SHORT EXERCISE. The line containing "From the viewer's" marks where to begin; quote it and every line after it through the end of the data, exactly as written.

DATASET EXTRACT.
_ _ _ _ _

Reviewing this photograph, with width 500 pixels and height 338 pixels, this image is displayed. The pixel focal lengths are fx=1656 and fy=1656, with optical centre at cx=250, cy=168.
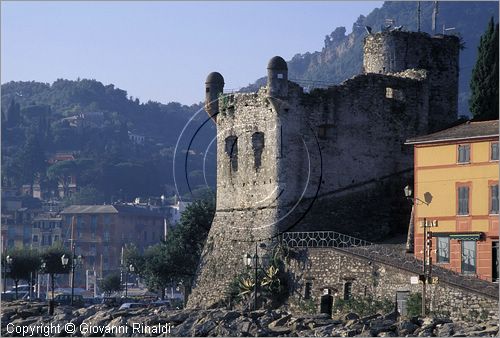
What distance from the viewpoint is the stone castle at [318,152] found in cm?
7219

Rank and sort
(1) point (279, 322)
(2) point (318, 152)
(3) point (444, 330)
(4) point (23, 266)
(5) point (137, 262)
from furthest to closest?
(5) point (137, 262), (4) point (23, 266), (2) point (318, 152), (1) point (279, 322), (3) point (444, 330)

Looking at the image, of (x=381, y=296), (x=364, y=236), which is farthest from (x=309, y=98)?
(x=381, y=296)

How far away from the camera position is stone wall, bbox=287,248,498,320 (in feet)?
195

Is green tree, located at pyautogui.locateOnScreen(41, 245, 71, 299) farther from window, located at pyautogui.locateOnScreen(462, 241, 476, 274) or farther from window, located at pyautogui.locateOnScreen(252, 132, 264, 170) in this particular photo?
window, located at pyautogui.locateOnScreen(462, 241, 476, 274)

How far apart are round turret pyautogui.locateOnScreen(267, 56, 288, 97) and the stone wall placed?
7026 millimetres

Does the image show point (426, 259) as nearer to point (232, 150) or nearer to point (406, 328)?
point (406, 328)

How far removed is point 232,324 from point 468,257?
32.0 feet

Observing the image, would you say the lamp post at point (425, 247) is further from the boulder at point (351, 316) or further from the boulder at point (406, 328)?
the boulder at point (351, 316)

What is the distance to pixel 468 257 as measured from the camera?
2517 inches

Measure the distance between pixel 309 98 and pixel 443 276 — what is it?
44.5ft

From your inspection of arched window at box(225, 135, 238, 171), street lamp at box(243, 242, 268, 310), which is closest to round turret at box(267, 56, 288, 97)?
arched window at box(225, 135, 238, 171)

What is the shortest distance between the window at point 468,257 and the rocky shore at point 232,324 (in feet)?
13.5

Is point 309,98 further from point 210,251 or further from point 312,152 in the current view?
point 210,251

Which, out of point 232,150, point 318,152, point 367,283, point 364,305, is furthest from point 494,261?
point 232,150
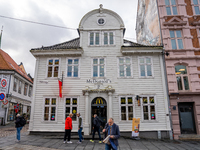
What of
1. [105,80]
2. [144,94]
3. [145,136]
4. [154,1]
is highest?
[154,1]

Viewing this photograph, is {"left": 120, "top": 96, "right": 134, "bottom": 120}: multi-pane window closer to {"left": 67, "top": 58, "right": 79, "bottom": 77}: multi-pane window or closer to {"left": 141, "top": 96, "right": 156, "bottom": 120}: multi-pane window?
{"left": 141, "top": 96, "right": 156, "bottom": 120}: multi-pane window

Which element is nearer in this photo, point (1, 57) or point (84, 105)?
point (84, 105)

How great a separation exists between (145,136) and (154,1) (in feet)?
44.9

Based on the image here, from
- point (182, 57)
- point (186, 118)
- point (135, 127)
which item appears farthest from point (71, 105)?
point (182, 57)

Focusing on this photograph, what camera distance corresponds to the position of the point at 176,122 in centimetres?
1312

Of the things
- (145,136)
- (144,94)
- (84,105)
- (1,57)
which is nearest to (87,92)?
(84,105)

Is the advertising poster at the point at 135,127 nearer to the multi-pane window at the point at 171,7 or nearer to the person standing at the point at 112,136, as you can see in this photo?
the person standing at the point at 112,136

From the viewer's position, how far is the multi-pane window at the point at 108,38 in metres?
15.3

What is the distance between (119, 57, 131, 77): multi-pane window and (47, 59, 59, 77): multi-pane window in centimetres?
602

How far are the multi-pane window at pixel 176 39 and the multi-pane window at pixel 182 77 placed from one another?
203 cm

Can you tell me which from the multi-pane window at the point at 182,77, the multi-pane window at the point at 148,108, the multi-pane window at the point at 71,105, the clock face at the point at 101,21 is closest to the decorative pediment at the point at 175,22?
the multi-pane window at the point at 182,77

_ _ _ _ _

SOLUTION BELOW.
From the viewer's position, how far is the multi-pane window at the point at 108,38 in metres?
15.3

What is the distance between (119, 57, 131, 77): multi-pane window and (47, 59, 59, 77): multi-pane window in centimetres?
602

How far are the multi-pane window at pixel 176 39 and the multi-pane window at pixel 182 77 placed from one another?
203 cm

Can you tell me which from the multi-pane window at the point at 182,77, the multi-pane window at the point at 148,108, the multi-pane window at the point at 71,105, the clock face at the point at 101,21 is closest to the decorative pediment at the point at 175,22?
the multi-pane window at the point at 182,77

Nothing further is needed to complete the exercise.